Records from a data collection
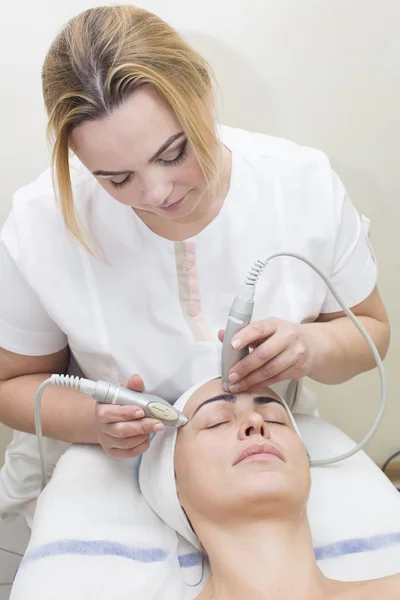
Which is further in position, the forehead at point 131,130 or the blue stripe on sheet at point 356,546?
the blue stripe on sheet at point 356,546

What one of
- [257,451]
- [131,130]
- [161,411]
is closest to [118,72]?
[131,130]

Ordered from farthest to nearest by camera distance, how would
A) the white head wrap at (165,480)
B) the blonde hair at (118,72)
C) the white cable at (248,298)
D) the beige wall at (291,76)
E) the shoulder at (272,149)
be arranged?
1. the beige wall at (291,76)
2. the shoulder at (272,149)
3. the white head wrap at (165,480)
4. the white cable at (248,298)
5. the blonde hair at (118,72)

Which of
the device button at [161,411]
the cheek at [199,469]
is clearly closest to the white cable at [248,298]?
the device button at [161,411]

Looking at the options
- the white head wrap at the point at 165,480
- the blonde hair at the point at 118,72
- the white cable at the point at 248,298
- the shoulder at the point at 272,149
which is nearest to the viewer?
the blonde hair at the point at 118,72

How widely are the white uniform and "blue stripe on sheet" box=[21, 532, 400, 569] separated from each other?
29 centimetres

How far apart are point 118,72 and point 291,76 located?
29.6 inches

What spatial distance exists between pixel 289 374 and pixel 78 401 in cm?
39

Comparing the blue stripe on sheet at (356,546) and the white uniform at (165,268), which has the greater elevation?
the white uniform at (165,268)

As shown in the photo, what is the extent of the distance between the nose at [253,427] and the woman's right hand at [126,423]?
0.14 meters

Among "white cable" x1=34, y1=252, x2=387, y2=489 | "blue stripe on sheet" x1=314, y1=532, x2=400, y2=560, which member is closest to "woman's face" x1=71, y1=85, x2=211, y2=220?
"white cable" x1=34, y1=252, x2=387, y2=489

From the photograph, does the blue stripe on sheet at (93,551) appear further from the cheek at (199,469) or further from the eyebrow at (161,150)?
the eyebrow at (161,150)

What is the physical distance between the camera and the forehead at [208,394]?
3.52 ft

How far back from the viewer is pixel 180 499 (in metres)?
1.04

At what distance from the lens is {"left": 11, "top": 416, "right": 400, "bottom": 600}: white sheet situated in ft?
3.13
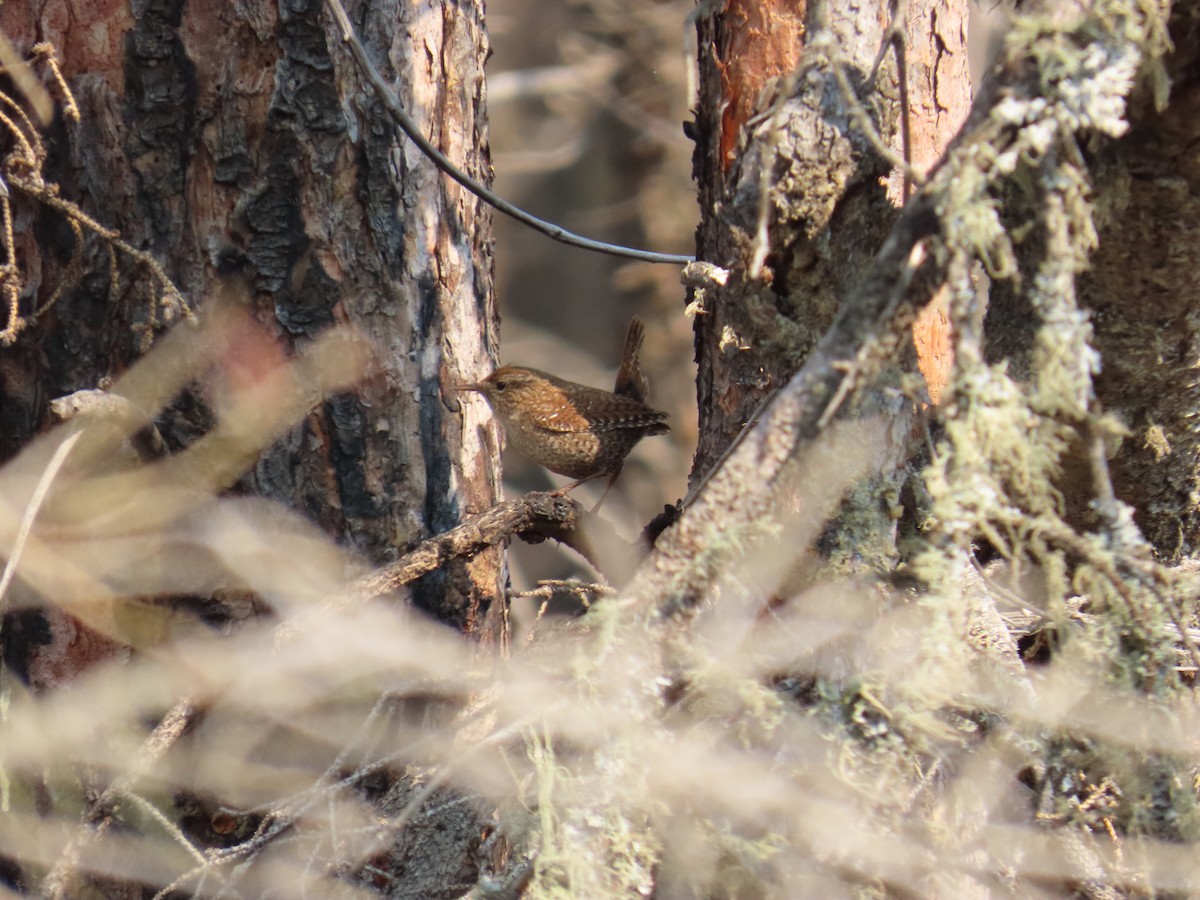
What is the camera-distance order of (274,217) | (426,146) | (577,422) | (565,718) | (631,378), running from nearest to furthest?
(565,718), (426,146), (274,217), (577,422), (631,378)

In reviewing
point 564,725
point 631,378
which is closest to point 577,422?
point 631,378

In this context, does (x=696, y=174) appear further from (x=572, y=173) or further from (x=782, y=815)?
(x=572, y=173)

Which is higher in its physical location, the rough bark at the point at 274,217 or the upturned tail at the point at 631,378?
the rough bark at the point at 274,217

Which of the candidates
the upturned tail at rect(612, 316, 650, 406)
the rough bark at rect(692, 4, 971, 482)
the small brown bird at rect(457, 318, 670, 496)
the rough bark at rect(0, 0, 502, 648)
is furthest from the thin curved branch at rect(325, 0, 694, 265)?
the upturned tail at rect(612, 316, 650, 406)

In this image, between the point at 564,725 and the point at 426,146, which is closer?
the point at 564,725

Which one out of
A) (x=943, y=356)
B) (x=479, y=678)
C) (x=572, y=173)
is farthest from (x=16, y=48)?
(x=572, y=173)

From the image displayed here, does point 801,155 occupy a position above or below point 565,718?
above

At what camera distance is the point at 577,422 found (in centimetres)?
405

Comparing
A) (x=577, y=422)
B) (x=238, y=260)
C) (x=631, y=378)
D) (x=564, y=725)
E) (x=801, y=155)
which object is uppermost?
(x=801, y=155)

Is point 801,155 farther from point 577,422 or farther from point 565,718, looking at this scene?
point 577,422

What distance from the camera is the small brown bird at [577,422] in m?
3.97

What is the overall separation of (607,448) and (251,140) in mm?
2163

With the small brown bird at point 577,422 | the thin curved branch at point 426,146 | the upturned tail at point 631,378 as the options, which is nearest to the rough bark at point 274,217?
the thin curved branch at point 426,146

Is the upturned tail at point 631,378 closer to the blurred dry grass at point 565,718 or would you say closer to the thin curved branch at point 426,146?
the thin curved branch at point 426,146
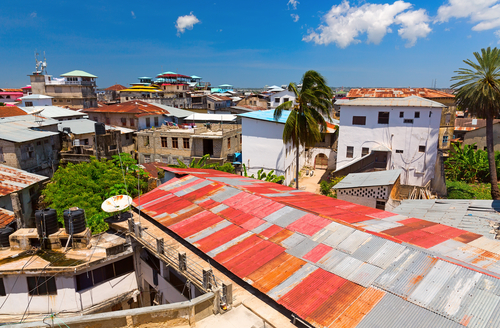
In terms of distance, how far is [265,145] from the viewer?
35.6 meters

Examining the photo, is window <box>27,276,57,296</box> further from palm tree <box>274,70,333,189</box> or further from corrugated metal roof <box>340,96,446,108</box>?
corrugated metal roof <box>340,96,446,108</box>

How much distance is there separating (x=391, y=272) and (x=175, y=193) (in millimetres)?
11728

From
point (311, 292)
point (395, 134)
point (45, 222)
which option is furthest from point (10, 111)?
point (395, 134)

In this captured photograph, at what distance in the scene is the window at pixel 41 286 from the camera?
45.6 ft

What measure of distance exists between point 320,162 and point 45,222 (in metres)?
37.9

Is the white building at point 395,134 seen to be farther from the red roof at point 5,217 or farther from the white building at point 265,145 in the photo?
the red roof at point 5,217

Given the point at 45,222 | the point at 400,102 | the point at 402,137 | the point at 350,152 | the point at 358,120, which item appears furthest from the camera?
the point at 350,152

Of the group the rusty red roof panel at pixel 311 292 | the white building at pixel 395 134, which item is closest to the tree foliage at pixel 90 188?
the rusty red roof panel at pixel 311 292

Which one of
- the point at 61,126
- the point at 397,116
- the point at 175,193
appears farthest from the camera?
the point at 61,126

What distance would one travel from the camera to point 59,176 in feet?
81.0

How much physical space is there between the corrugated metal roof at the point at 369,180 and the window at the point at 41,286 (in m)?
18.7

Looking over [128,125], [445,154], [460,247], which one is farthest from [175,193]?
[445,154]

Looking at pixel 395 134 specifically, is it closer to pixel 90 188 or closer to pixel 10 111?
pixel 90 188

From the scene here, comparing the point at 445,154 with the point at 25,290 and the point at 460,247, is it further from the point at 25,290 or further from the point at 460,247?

▶ _What is required_: Rewrite all of the records above, replacing every "photograph" with "image" and leaving everything else unchanged. Leave the pictures out of your answer.

▶ _Exercise output_:
Which is further in position, the forehead at point 131,130 or the blue stripe on sheet at point 356,546?
the blue stripe on sheet at point 356,546

What one of
- [257,451]
- [131,130]
- [161,411]
is closest to [118,72]?
[131,130]

Ordered from farthest to nearest by camera distance, how would
A) the white head wrap at (165,480)
B) the blonde hair at (118,72)
C) the white cable at (248,298)
D) the beige wall at (291,76)
E) the shoulder at (272,149)
be arranged?
1. the beige wall at (291,76)
2. the shoulder at (272,149)
3. the white head wrap at (165,480)
4. the white cable at (248,298)
5. the blonde hair at (118,72)

Which of
the device button at [161,411]
the cheek at [199,469]
is clearly closest to the white cable at [248,298]?
the device button at [161,411]

Looking at the options
- the white head wrap at the point at 165,480
- the blonde hair at the point at 118,72
- the white cable at the point at 248,298
- the shoulder at the point at 272,149
which is nearest to the viewer?
the blonde hair at the point at 118,72

How widely are the white uniform and "blue stripe on sheet" box=[21, 532, 400, 569] separated from each other?
29 centimetres

How far apart are point 118,72 and point 291,76 located?
29.6 inches

What spatial distance exists between pixel 289 374 and pixel 78 401 in cm?
39

Comparing the blue stripe on sheet at (356,546) and the white uniform at (165,268), which has the greater elevation?
the white uniform at (165,268)

As shown in the photo, what is the extent of the distance between the nose at [253,427] and the woman's right hand at [126,423]?
0.14 meters

Among "white cable" x1=34, y1=252, x2=387, y2=489 | "blue stripe on sheet" x1=314, y1=532, x2=400, y2=560, which member is closest to "woman's face" x1=71, y1=85, x2=211, y2=220?
"white cable" x1=34, y1=252, x2=387, y2=489

From the image, does the blue stripe on sheet at (93,551) appear further from the cheek at (199,469) or further from the eyebrow at (161,150)?
the eyebrow at (161,150)

What is the physical distance between the camera and the forehead at [208,394]?
3.52 ft

How far back from the viewer is pixel 180 499 (in metres)?
1.04

At what distance from the lens is {"left": 11, "top": 416, "right": 400, "bottom": 600}: white sheet situated in ft?
3.13
What is the camera-distance order of (274,217) | (426,146) | (577,422) | (565,718) | (631,378), running from nearest to furthest?
(565,718), (426,146), (274,217), (577,422), (631,378)

In reviewing
point 564,725
point 631,378
which is closest to point 577,422?
point 631,378

In this context, does (x=696, y=174) appear further from (x=572, y=173) or further from (x=782, y=815)?
(x=572, y=173)

Which is higher in its physical location, the rough bark at the point at 274,217 or the upturned tail at the point at 631,378?
the rough bark at the point at 274,217

Which of the candidates
the upturned tail at rect(612, 316, 650, 406)
the rough bark at rect(692, 4, 971, 482)
the small brown bird at rect(457, 318, 670, 496)
the rough bark at rect(0, 0, 502, 648)
is furthest from the thin curved branch at rect(325, 0, 694, 265)?
the upturned tail at rect(612, 316, 650, 406)

In this image, between the point at 564,725 and the point at 426,146, which is closer?
the point at 564,725

Which one out of
A) (x=943, y=356)
B) (x=479, y=678)
C) (x=572, y=173)
is farthest from (x=16, y=48)?
(x=572, y=173)

From the image displayed here, does point 801,155 occupy a position above or below point 565,718?
above

At what camera distance is the point at 577,422 found (in centimetres)?
405

Comparing
A) (x=577, y=422)
B) (x=238, y=260)
C) (x=631, y=378)
D) (x=564, y=725)
E) (x=801, y=155)
which object is uppermost?
(x=801, y=155)

Is point 801,155 farther from point 577,422 or farther from point 565,718, looking at this scene?
point 577,422

What distance from the camera is the small brown bird at [577,422] in m?
3.97

What is the overall separation of (607,448) and (251,140) in mm?
2163

With the small brown bird at point 577,422 | the thin curved branch at point 426,146 | the upturned tail at point 631,378 as the options, which is nearest to the rough bark at point 274,217?
the thin curved branch at point 426,146

Is the upturned tail at point 631,378 closer to the blurred dry grass at point 565,718 or would you say closer to the thin curved branch at point 426,146?
the thin curved branch at point 426,146
In terms of distance, how far is [265,145] from the viewer?
35.6 meters

Examining the photo, is window <box>27,276,57,296</box> further from palm tree <box>274,70,333,189</box> or further from corrugated metal roof <box>340,96,446,108</box>?
corrugated metal roof <box>340,96,446,108</box>

How much distance is there separating (x=391, y=272) and (x=175, y=193) (in millimetres)?
11728

From
point (311, 292)
point (395, 134)
point (45, 222)
which option is furthest from point (10, 111)?
point (395, 134)

In this captured image, at what distance in the scene is the window at pixel 41 286 from the camera?
45.6 ft

What measure of distance exists between point 320,162 and point 45,222 (in metres)?
37.9

Is the white building at point 395,134 seen to be farther from the red roof at point 5,217 or farther from the white building at point 265,145 in the photo?
the red roof at point 5,217

Given the point at 45,222 | the point at 400,102 | the point at 402,137 | the point at 350,152 | the point at 358,120, which item appears furthest from the camera?
the point at 350,152

Of the group the rusty red roof panel at pixel 311 292 | the white building at pixel 395 134, which item is closest to the tree foliage at pixel 90 188?
the rusty red roof panel at pixel 311 292

Which one of
- the point at 61,126
- the point at 397,116
- the point at 175,193
appears farthest from the camera?
the point at 61,126

What distance would one travel from the camera to point 59,176 in feet?
81.0

How much physical space is there between the corrugated metal roof at the point at 369,180 and the window at the point at 41,286 (in m)?
18.7

Looking over [128,125], [445,154], [460,247], which one is farthest from [175,193]?
[445,154]

Looking at pixel 395 134 specifically, is it closer to pixel 90 188 or closer to pixel 10 111?
pixel 90 188

From the scene here, comparing the point at 445,154 with the point at 25,290 and the point at 460,247, is it further from the point at 25,290 or further from the point at 460,247?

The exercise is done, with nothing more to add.